As the night wore on, a couple of folks hurried home to waiting spouses. "My poor husband, I never see him," said Stephanie Leger Short, a pretty lawyer with her blond hair pulled back in a ponytail, as she gathered her coat and gloves. Short, a co-organizer of the night's C Company event, had first seen Clark at a New Democrat Network event even before he entered the fray, and it was political love at first sight. "When he talked, I thought, he needs to run, this man should run for president," she explained in her Louisiana drawl. "But John Kerry," she said of the night's front-runner, "Kerry can never win in Louisiana. You know how Southern Democrats are."

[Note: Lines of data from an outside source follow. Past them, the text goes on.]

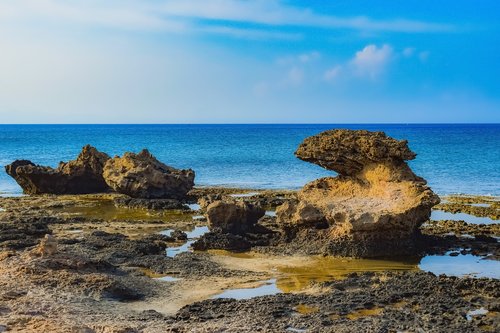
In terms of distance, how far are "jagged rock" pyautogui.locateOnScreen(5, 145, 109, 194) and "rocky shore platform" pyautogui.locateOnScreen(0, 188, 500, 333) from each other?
10.3 metres

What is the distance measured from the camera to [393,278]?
15.2 meters

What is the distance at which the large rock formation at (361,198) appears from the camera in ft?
61.4

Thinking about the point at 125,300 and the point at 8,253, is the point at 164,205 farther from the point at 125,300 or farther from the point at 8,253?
the point at 125,300

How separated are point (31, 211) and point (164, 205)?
5775mm

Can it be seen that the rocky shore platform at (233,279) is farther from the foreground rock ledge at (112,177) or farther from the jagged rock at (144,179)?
the foreground rock ledge at (112,177)

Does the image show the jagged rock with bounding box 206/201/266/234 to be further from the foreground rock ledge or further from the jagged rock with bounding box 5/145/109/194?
the jagged rock with bounding box 5/145/109/194

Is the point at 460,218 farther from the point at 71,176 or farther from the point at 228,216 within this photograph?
the point at 71,176

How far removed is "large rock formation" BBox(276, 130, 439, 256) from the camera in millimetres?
18703

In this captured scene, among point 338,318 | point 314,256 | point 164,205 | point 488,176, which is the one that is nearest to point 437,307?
point 338,318

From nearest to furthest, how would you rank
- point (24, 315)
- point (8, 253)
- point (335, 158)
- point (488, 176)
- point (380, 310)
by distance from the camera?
point (24, 315)
point (380, 310)
point (8, 253)
point (335, 158)
point (488, 176)

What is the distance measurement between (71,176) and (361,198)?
19.6 metres

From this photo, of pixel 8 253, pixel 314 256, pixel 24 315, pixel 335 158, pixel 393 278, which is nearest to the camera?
pixel 24 315

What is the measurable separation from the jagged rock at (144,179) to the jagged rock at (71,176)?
3076mm

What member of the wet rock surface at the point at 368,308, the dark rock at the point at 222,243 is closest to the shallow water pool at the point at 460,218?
the dark rock at the point at 222,243
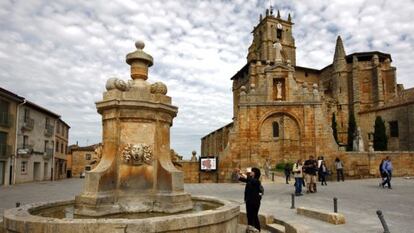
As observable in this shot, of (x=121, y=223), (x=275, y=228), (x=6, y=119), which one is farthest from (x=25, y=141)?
(x=121, y=223)

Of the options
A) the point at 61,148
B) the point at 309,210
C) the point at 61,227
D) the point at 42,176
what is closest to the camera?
the point at 61,227

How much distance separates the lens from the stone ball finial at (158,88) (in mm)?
7169

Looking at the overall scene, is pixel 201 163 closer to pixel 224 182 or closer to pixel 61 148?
pixel 224 182

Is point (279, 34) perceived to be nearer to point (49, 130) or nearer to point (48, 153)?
point (49, 130)

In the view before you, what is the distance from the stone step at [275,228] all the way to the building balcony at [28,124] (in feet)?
102

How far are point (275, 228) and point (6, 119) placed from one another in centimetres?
2948

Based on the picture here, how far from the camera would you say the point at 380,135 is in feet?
127

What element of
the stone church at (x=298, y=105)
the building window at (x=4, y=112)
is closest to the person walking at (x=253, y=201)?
the stone church at (x=298, y=105)

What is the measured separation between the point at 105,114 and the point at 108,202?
1.75 m

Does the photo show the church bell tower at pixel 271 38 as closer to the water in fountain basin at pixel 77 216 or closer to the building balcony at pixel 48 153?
the building balcony at pixel 48 153

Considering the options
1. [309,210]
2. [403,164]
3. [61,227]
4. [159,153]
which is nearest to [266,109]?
[403,164]

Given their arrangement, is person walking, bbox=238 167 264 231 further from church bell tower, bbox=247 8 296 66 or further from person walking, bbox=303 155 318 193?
church bell tower, bbox=247 8 296 66

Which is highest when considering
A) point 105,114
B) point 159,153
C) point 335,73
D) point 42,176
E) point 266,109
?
point 335,73

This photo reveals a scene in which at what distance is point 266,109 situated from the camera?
1120 inches
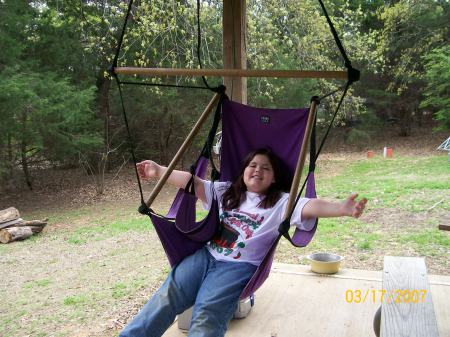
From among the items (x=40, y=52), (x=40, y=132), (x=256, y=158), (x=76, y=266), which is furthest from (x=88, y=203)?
(x=256, y=158)

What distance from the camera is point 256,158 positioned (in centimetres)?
208

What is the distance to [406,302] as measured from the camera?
154 cm

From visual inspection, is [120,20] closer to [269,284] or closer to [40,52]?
[40,52]

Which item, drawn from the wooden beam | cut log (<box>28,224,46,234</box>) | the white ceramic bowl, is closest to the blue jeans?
the wooden beam

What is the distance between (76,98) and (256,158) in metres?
4.43

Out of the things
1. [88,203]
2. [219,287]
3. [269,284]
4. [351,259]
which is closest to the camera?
[219,287]

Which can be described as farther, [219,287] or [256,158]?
[256,158]

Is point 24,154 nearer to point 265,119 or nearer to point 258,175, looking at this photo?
point 265,119

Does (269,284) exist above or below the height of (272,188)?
below

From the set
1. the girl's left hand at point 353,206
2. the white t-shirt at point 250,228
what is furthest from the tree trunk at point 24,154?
the girl's left hand at point 353,206

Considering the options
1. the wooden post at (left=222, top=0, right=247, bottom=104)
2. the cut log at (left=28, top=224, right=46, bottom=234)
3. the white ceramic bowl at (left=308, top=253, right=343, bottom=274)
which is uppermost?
the wooden post at (left=222, top=0, right=247, bottom=104)

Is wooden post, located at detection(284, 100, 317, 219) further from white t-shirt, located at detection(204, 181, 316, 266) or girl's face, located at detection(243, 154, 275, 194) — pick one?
girl's face, located at detection(243, 154, 275, 194)

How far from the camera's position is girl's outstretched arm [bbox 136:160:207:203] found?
1.98m

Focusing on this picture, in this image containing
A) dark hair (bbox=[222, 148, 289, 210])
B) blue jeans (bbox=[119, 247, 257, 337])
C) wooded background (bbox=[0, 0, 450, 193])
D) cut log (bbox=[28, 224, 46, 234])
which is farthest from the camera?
wooded background (bbox=[0, 0, 450, 193])
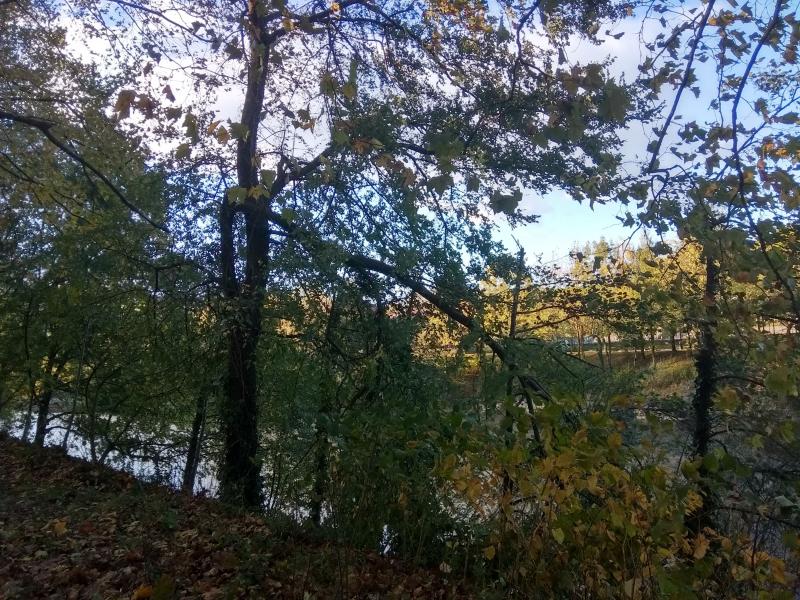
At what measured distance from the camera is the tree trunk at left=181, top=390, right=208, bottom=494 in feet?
29.9

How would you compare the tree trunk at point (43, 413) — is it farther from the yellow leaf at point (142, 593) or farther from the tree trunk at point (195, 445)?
the yellow leaf at point (142, 593)

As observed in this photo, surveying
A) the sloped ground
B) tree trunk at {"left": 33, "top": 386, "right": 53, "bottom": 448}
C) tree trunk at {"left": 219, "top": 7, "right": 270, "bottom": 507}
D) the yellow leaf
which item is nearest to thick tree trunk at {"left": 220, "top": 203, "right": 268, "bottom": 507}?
tree trunk at {"left": 219, "top": 7, "right": 270, "bottom": 507}

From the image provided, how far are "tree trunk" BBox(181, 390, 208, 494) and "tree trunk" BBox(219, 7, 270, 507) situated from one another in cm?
61

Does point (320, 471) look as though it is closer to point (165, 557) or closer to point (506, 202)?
point (165, 557)

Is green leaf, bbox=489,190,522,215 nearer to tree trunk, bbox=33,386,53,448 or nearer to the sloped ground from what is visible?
the sloped ground

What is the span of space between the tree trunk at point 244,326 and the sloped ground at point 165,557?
1128 millimetres

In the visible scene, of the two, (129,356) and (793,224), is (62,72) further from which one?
(793,224)

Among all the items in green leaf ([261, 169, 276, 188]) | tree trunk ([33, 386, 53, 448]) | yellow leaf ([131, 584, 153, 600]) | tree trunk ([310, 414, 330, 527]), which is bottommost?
yellow leaf ([131, 584, 153, 600])

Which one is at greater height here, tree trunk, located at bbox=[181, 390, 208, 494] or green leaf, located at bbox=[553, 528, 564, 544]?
tree trunk, located at bbox=[181, 390, 208, 494]

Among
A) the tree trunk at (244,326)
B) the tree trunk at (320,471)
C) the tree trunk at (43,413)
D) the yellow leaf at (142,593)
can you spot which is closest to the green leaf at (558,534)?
the tree trunk at (320,471)

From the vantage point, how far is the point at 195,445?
1032 centimetres

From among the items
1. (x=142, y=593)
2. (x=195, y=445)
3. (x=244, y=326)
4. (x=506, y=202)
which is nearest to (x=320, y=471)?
(x=142, y=593)

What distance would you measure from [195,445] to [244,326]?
386 centimetres

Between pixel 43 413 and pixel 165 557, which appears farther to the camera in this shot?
pixel 43 413
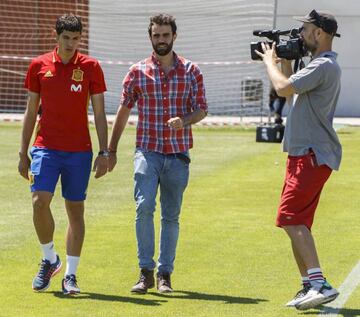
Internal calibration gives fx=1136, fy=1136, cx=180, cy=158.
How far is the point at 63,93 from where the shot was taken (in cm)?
861

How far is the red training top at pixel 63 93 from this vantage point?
8.61 metres

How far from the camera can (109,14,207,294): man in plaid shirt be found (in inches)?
345

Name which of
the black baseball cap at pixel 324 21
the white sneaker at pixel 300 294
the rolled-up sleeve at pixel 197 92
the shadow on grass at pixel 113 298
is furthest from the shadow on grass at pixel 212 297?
the black baseball cap at pixel 324 21

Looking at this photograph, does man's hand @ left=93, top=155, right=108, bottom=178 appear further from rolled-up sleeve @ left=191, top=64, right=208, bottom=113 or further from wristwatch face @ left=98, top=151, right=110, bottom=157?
rolled-up sleeve @ left=191, top=64, right=208, bottom=113

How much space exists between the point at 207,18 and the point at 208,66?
1.57 metres

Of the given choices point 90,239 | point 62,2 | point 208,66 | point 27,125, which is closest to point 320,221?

Several of the younger supporters pulled up chairs to the tables nearest the TVs and ordered another round. A little later, the tally of Clark's votes climbed just above Edwards's, putting the general in third place, though still well behind Kerry and Dean. That uptick drew the evening's biggest round of cheering. A few of the more optimistic folks were soon talking about their next potential campaign road-trip.
"Are you guys in for South Carolina?" one twenty-something brunette asked a group of a half-dozen fellow travelers crowded around a table.
"South Carolina?" one lawyer, who had been knocking on doors in New Hampshire two weeks earlier, considered. "This weekend?"
"Oh, come on, you're in," she pleaded, slightly flirtatiously.
"Maybe. Well, sure."
"You're so in."
The campaign--and the candidate's promise--was too good to let go of just yet.